- Challenge 1: In the listing, reproduce word for word the lines starting at the one containing "From these options" and ending at the one containing "3. the player's", including both of those lines.
--- Passage ---
If I have the gist of the story in the above link; Enric Palle and
co-authors used ISCCPs cloud data to explain Earth could be warming
despite an albedo increase since 2000. They say low-level, cooling
clouds have decreased and high-level, warming clouds have increased.
The bloggers here claim that the earthshine-derived albedo increase in
2003 may be due to faulty data. The other three years have values close
to zero. And no account has been taken of other changes such as
emissions of sulphates.
The ISCCP group produces an indpendent estimate that show some
qualitative agreement with the earthshine-trained ISCCP reconstruction
but large quantitative differences.
Satellites can only see low clouds when higher clouds are not present.
--- Source records ---
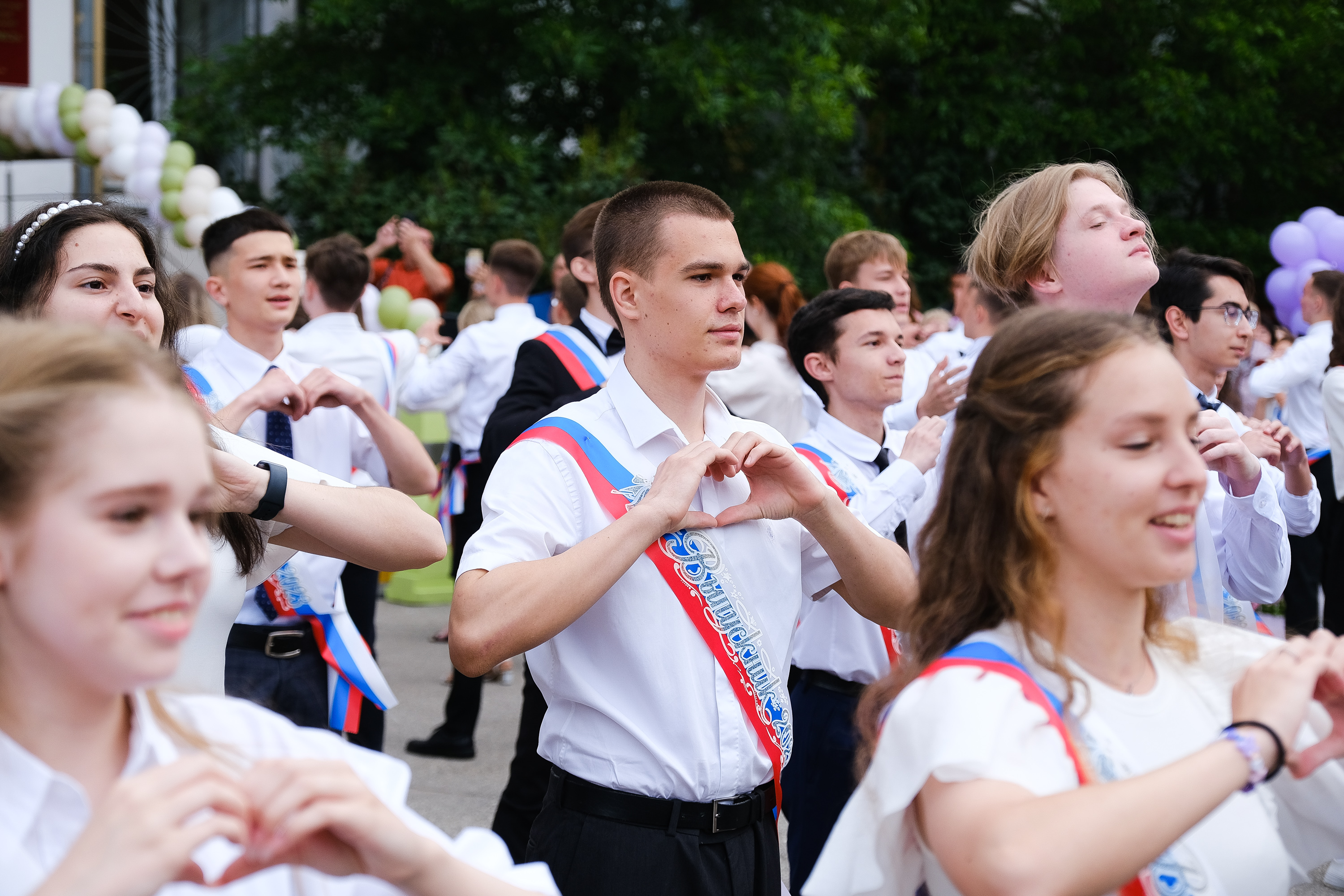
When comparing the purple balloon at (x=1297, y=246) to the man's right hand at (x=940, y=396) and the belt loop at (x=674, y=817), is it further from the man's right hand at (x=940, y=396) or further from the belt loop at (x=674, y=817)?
the belt loop at (x=674, y=817)

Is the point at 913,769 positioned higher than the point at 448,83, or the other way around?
the point at 448,83

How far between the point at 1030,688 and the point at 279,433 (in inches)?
116

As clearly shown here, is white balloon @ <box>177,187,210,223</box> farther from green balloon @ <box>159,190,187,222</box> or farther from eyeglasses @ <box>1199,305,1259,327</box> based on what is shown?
eyeglasses @ <box>1199,305,1259,327</box>

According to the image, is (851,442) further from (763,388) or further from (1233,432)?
(763,388)

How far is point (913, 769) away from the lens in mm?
1648

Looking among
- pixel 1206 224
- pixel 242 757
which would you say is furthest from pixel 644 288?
pixel 1206 224

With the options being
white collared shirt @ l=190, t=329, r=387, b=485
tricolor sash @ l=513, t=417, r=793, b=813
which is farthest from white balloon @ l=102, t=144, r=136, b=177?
tricolor sash @ l=513, t=417, r=793, b=813

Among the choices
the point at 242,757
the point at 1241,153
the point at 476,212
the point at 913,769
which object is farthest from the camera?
the point at 1241,153

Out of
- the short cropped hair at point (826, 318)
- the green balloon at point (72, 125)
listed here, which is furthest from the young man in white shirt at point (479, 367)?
the green balloon at point (72, 125)

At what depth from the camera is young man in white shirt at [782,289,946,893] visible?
137 inches

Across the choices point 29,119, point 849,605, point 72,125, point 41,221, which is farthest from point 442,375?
point 29,119

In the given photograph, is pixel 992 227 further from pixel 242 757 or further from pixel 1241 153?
pixel 1241 153

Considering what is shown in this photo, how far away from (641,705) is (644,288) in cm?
89

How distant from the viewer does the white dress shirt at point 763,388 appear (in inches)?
225
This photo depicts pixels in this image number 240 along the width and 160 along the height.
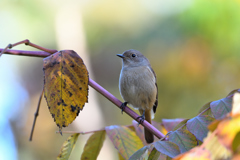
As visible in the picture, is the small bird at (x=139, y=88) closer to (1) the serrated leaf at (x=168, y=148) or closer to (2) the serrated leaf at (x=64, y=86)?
(1) the serrated leaf at (x=168, y=148)

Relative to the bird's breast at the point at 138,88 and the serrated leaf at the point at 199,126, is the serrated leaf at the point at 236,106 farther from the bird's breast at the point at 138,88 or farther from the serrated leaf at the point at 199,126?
the bird's breast at the point at 138,88

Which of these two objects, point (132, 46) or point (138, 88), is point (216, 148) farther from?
point (132, 46)

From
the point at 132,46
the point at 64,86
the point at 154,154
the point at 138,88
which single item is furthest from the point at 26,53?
the point at 132,46

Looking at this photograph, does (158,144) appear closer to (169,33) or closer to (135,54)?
(135,54)

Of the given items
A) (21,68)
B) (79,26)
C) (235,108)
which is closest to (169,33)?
(79,26)

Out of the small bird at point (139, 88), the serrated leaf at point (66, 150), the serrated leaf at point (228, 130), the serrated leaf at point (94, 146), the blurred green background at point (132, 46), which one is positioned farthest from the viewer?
the blurred green background at point (132, 46)

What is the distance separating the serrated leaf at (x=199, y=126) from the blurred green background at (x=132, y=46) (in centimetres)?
615

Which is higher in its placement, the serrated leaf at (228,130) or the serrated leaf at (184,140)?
the serrated leaf at (228,130)

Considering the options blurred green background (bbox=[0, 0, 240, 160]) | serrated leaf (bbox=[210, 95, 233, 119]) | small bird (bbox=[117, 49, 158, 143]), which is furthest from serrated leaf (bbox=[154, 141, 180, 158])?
blurred green background (bbox=[0, 0, 240, 160])

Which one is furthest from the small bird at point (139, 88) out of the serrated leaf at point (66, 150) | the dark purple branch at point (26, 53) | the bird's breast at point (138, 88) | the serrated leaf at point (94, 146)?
the dark purple branch at point (26, 53)

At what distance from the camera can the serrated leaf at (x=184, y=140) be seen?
1.61 meters

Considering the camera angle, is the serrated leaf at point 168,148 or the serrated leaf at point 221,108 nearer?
the serrated leaf at point 168,148

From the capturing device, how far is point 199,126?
5.42 feet

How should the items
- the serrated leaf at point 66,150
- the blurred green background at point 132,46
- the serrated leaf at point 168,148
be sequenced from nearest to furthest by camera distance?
the serrated leaf at point 168,148
the serrated leaf at point 66,150
the blurred green background at point 132,46
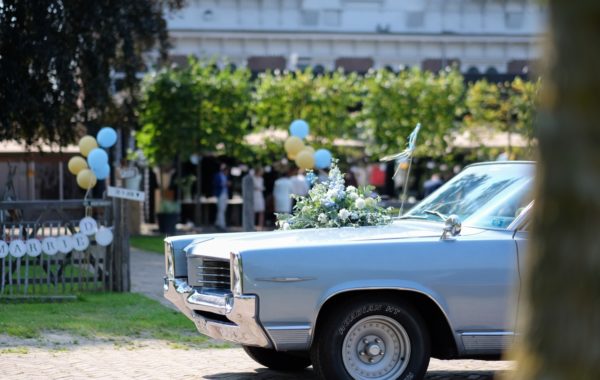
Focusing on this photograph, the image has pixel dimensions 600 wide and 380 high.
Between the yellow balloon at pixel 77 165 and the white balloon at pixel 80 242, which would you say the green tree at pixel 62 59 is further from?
the white balloon at pixel 80 242

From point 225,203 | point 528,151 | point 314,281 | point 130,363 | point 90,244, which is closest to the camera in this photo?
point 528,151

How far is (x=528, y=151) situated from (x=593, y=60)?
3.68m

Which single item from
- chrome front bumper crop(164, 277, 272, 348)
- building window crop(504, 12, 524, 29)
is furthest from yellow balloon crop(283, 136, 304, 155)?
building window crop(504, 12, 524, 29)

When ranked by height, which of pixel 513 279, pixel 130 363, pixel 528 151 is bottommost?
pixel 130 363

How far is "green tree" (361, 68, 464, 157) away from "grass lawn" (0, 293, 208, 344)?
20.5m

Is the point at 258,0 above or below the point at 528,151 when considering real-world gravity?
above

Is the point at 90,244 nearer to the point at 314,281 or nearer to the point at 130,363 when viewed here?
the point at 130,363

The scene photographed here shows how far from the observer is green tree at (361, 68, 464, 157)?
1303 inches

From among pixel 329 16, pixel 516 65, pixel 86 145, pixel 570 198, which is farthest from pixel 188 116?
pixel 570 198

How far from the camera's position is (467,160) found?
34.6 meters

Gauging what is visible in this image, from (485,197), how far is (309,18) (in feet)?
149

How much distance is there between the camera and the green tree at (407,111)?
33094mm

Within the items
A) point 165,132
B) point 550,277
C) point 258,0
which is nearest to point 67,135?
point 165,132

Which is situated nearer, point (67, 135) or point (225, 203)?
point (67, 135)
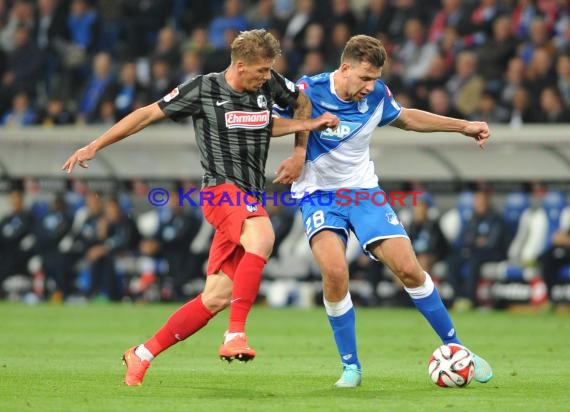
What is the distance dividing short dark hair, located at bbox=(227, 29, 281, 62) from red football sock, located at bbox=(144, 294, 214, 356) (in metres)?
1.73

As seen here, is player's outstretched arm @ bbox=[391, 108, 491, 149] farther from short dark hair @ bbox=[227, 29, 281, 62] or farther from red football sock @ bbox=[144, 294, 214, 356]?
red football sock @ bbox=[144, 294, 214, 356]

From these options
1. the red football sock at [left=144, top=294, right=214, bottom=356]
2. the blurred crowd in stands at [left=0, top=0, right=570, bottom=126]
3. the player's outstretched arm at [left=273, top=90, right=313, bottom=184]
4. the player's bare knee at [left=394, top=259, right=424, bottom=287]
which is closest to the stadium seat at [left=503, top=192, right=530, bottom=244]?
the blurred crowd in stands at [left=0, top=0, right=570, bottom=126]

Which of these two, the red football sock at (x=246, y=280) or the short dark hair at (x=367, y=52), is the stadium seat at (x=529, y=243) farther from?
the red football sock at (x=246, y=280)

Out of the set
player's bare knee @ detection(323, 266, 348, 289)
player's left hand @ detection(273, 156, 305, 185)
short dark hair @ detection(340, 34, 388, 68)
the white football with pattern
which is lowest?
the white football with pattern

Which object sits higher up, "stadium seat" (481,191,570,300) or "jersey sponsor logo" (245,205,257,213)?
"jersey sponsor logo" (245,205,257,213)

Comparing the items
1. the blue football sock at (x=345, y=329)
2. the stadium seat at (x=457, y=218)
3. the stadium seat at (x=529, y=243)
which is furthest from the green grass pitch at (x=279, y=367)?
the stadium seat at (x=457, y=218)

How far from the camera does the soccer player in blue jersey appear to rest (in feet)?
29.1

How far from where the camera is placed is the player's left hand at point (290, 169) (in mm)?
8859

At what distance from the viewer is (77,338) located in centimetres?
1403

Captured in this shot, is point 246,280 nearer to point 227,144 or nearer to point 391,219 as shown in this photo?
point 227,144

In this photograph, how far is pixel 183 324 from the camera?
8.64 meters

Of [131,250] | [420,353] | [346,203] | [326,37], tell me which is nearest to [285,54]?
[326,37]

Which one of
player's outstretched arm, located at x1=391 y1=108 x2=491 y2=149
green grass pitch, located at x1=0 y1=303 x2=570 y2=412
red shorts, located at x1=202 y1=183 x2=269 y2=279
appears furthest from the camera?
player's outstretched arm, located at x1=391 y1=108 x2=491 y2=149

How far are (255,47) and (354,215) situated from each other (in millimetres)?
1497
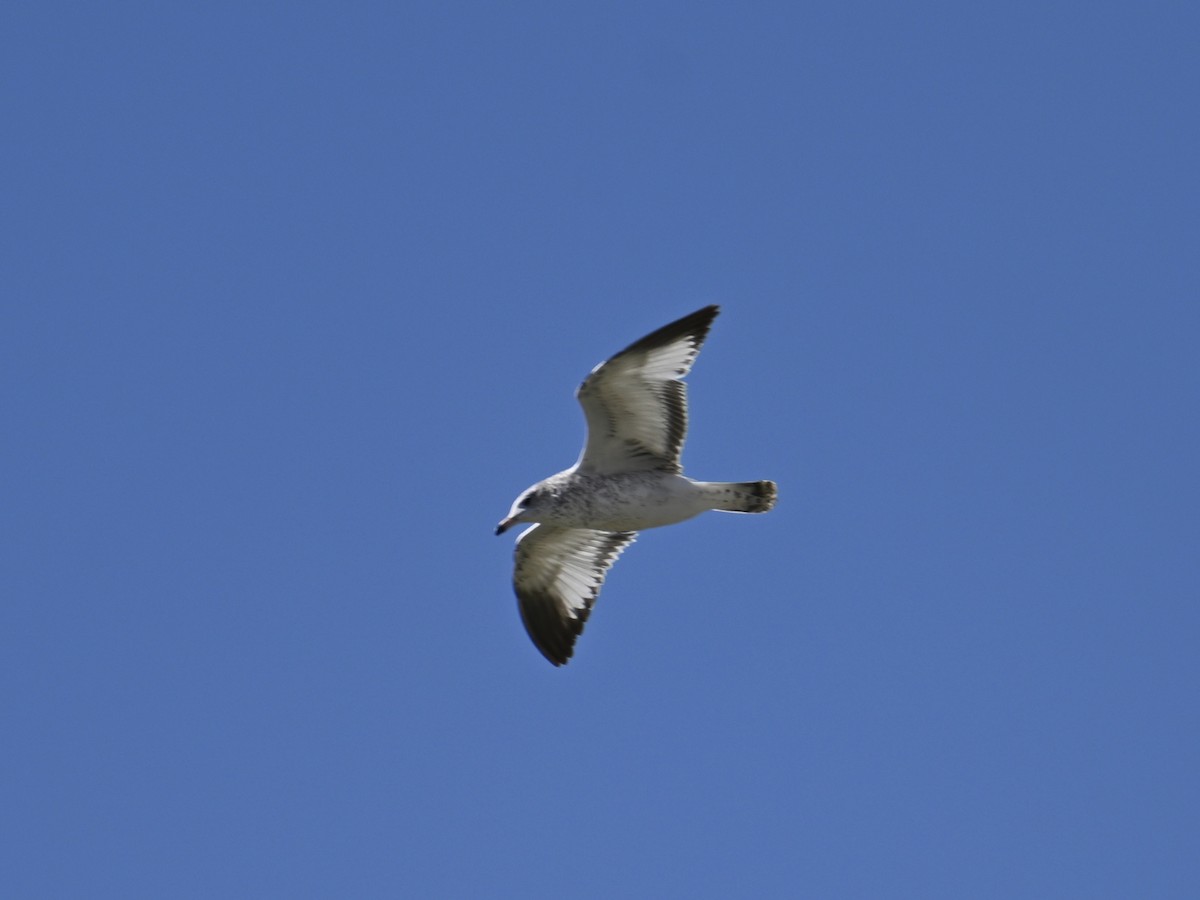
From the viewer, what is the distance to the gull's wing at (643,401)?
13.5 meters

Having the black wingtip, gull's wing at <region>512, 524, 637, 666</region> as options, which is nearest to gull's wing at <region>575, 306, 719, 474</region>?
the black wingtip

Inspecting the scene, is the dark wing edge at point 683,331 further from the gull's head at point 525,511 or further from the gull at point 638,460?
the gull's head at point 525,511

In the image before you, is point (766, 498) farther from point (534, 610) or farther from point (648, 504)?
point (534, 610)

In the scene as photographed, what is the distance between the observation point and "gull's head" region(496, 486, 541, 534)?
1398 centimetres

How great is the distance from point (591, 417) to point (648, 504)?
0.84m

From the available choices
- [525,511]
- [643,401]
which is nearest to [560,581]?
[525,511]

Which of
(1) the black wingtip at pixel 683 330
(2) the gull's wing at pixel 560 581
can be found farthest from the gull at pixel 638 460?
(2) the gull's wing at pixel 560 581

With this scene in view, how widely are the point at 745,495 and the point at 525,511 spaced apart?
1801 mm

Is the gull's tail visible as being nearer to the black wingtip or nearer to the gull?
the gull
---
- Challenge 2: Pick up the passage on Earth's albedo and cloud cover where it stops, and extend it.

- Expected answer 1:
From these options
1. the red football sock at [left=144, top=294, right=214, bottom=356]
2. the blurred crowd in stands at [left=0, top=0, right=570, bottom=126]
3. the player's outstretched arm at [left=273, top=90, right=313, bottom=184]

- Expected answer 2:
Satellites might classify mixed low and high cloud cover as mid-level
cloud -a type that produces radiative-warming. And the use of combined
middle + high clouds as a measure of the warming potential is a
substantial overestimate.***
The above of course relies on insolation as the cause of cloud
formation. Meanwhile, on the subject of cooling, buried somewhere in
here is the idea that cooling is overall, a good thing:
"Snowy winters across Europe and Asia will be followed by summers
during which the amount of fish food in the Arabian Sea will
skyrocket."
NASA funded research to map nitrate concentrations in the sea. The
technique didn't seem to work for the Arabian Sea, as from 1997 to 2004
there was a 350% increase of chlorophyll.
Growth depends on nutrients from cold ocean deeps. And sea surface
temperatures are controlled by wind direction. The Arabian Sea
-landlocked in the north.is dramatically affected by the seasonal
winds.
In Southwest Asia, June to August, the winds blow the surface waters
toward Asia. In winter, winds blowing from land to sea bring deep water
up along the west coast during this facet of the larger Asian Monsoon.
In 1884 Blandford proposed that less snow on the Himalayas meant a
warmer spring and hotter summer. A theory not supported by modern
satellite data.
It turned out the snow cover theory is true for non-El Niño/La Niña
years.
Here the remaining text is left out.